## TASK INSTRUCTIONS
Each line from the one with "Just one tablespoon" through the last line below must be written out exactly. Do not copy pictures.

BEGIN THE RECORDS

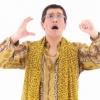 Itt a PPAP-t jegyző japán énekes új dala!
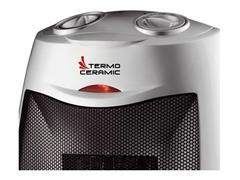 Aquecedor de Ar Mondial Termo Ceramic 220V - 1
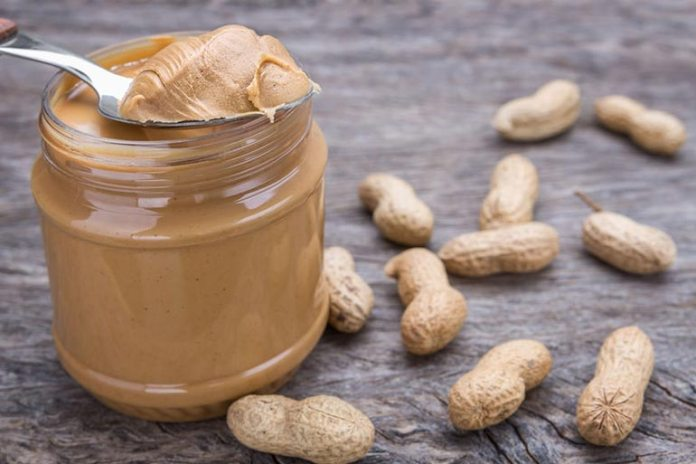 Just one tablespoon of peanut butter has 95 calories.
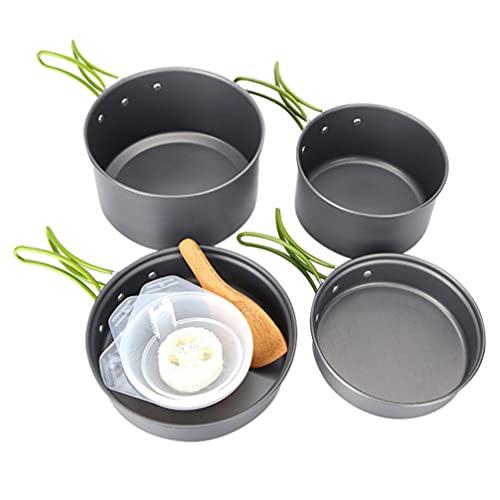 BESPORTBLE 1 Juego de Cocina Al Aire Libre Juego de Vajilla para Acampar Conjunto de Sartenes Portátiles para Freír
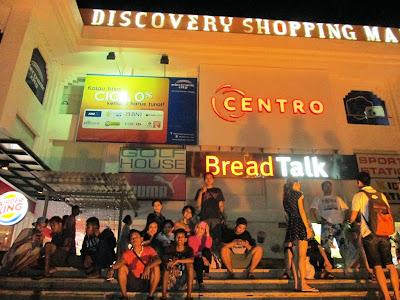 Depan Centro Mall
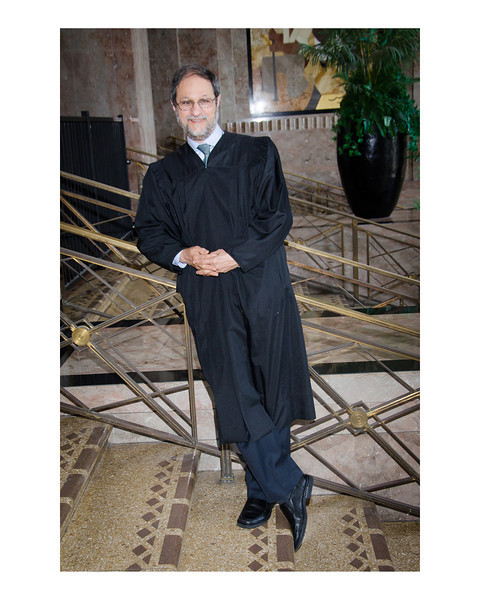 Judge08-08.jpg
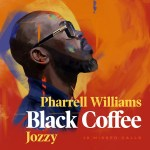 Black Coffee ft. Pharrell Williams Jozzy 10 Missed Calls Mp3 Download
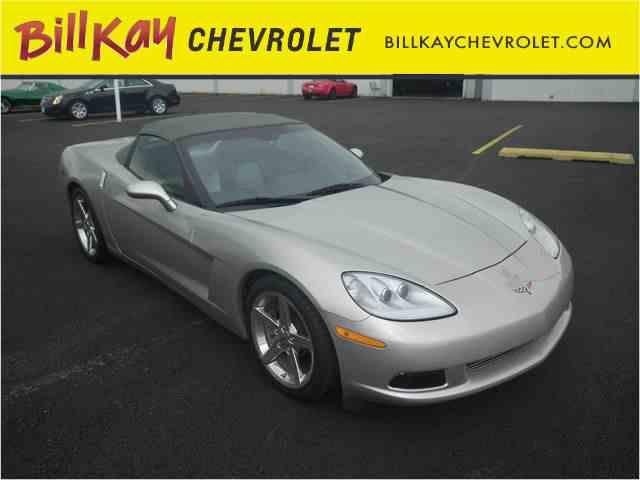 2007 Chevrolet Corvette | 958141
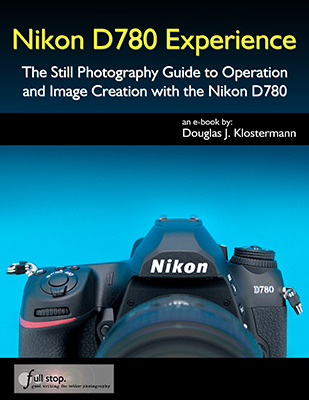 Nikon D780 Experience book manual guide how to setup tips tricks dummies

END THE RECORDS

## ANSWER BOX
 Just one tablespoon of peanut butter has 95 calories.
 BESPORTBLE 1 Juego de Cocina Al Aire Libre Juego de Vajilla para Acampar Conjunto de Sartenes Portátiles para Freír
 Depan Centro Mall
 Judge08-08.jpg
 Black Coffee ft. Pharrell Williams Jozzy 10 Missed Calls Mp3 Download
 2007 Chevrolet Corvette | 958141
 Nikon D780 Experience book manual guide how to setup tips tricks dummies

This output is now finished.